Uma de nossas principais teorias na época era que Lonely Boy tinha uma doença chamada “síndrome do gêmeo desaparecido”. Aparentemente, em alguns casos raros, um feto de mamífero pode absorver o material genético de um gêmeo doente durante a gestação. Isto explicaria por que os extratos de DNA pareciam semelhantes, mas não totalmente idênticos.
No final, a explicação não foi tão emocionante e pode ser atribuída ao enorme esforço que colocamos nesta amostra. Isso resultou em estranhos artefatos de laboratório (que causam dificuldade na interpretação de uma amostra) - normalmente nem mesmo perceptíveis - que introduziram uma falsa variação genética na amostra. Portanto, criamos um filtro simples para remover esses artefatos.
Mas mesmo depois de todas essas etapas, Lonely Boy ainda parecia um estranho. Neste ponto, decidimos atualizar a data da amostra. Lonely Boy já estava namorando há muito tempo e os métodos melhoraram consideravelmente desde então.
O resultado foi uma grande surpresa. Lonely Boy não tinha 4.000 anos como se pensava inicialmente, mas perto de 5.500 anos – o que o torna um mamute completamente normal em nosso conjunto de dados, em vez do último indivíduo desse tipo na Terra.
Causas da extinção
Para responder à questão original deste projeto, não, a população da Ilha Wrangel provavelmente não foi extinta devido à endogamia. Ao comparar os nossos dados genômicos com os resultados de simulações informáticas, sabemos agora que o declínio populacional dos mamutes após o isolamento na Ilha Wrangel, há cerca de 10 mil anos, deve ter sido enorme, restando apenas oito indivíduos reprodutores.
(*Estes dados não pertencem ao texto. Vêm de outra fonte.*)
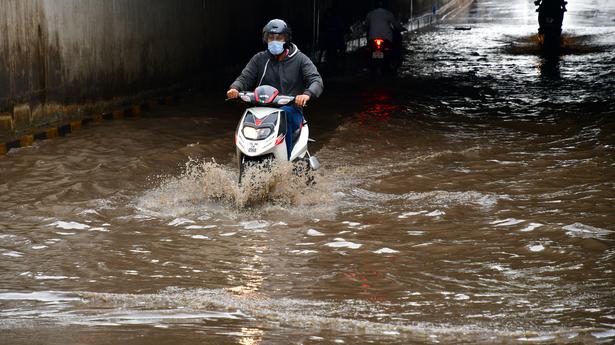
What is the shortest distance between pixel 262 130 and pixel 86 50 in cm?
585

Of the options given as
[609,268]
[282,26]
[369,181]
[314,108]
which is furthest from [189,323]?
[314,108]

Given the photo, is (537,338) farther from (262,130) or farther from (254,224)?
(262,130)

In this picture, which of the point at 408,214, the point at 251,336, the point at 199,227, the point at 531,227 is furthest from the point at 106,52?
the point at 251,336

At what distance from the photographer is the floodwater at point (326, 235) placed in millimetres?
5668

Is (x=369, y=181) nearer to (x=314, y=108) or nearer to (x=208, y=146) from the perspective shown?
(x=208, y=146)

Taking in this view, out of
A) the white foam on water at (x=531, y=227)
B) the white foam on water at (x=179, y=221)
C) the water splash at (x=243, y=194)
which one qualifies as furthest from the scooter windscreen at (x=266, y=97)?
the white foam on water at (x=531, y=227)

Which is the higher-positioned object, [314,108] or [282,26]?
[282,26]

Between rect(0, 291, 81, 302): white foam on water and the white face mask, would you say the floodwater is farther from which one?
the white face mask

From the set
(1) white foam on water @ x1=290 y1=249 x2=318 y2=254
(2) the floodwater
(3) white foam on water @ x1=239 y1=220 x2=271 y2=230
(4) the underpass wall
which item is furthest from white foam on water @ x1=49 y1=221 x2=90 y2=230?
(4) the underpass wall

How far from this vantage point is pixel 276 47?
9039mm

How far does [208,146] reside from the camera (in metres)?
12.6

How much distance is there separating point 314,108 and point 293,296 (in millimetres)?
10388

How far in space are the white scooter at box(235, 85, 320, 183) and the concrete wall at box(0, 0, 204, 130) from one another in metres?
4.10

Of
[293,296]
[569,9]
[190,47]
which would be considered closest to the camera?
[293,296]
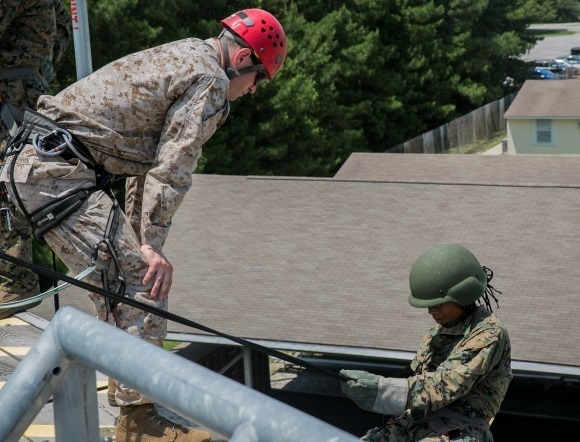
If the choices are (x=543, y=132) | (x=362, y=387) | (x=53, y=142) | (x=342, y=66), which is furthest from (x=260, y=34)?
(x=543, y=132)

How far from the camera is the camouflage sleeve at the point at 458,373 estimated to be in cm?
394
No entanto, os nossos resultados mostram que a população recuperou rapidamente para um tamanho populacional de 300 em 20 gerações e permaneceu estável até ao desaparecimento final do mamute. Podemos ver que permaneceu estável, uma vez que praticamente não há alteração nos níveis de endogamia durante este período.
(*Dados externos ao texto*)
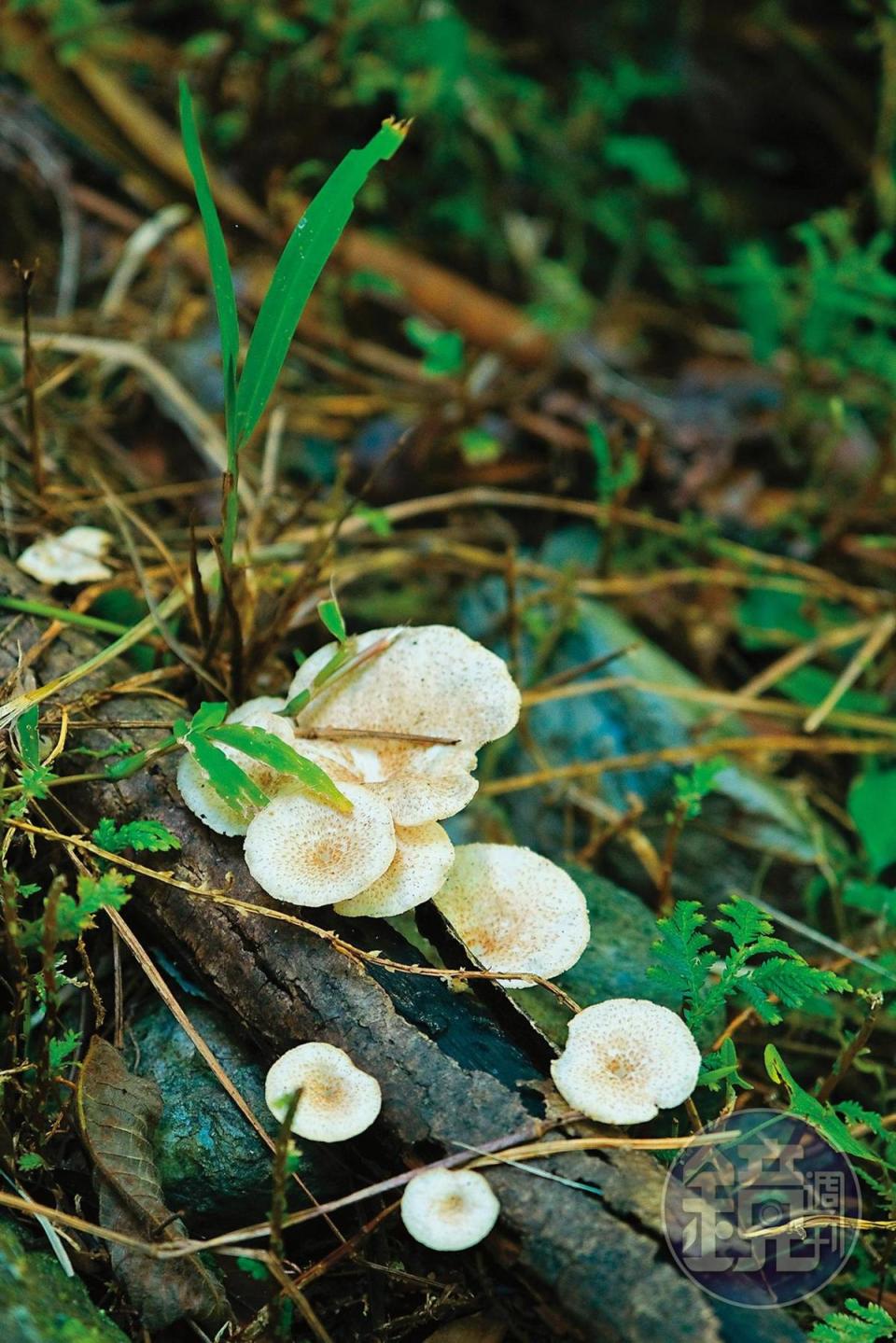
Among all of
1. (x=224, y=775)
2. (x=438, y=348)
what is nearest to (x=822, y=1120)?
(x=224, y=775)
No entanto, os nossos resultados sobre mutações prejudiciais contam uma história diferente. Embora as mutações mais prejudiciais tenham sido gradualmente eliminadas da população através da seleção natural, mutações ligeiramente prejudiciais acumularam-se ao longo do tempo. Isto indica que o declínio inicial da população – apesar da rápida recuperação – teve efeitos genéticos duradouros.
Prever o efeito exato de mutações prejudiciais é um desafio, especialmente numa espécie extinta. A comparação com doenças humanas conhecidas sugere que algumas das mutações eliminadas mais prejudiciais provavelmente perturbaram genes que podem ter sido importantes para o desenvolvimento de diferentes sentidos, como a audição e a visão.
No entanto, parece improvável que isto tenha causado a morte final do mamute. Com base nos nossos resultados, a extinção deve ter acontecido rapidamente. Os humanos não coexistiam com os mamutes na ilha, mas um evento repentino, como um surto de doença ou um evento climático, poderia ter causado a extinção repentina da população.
Tal como acontece com a maioria das coisas na ciência, esperamos que mais pesquisas forneçam novos insights. Potencialmente até com um novo menino ou menina solitária.
Embora finalmente tenhamos conseguido analisar a endogamia dos mamutes, foi uma longa jornada com muitos desvios. No entanto, como grupo de laboratório, aprendemos muito com este projeto. Criamos um novo método de bioinformática para lidar com a contaminação humana e descobrimos um novo tipo de artefato de laboratório. Esta nova informação pode muito bem ser crucial para identificar as razões exatas pelas quais o mamute lanoso foi extinto.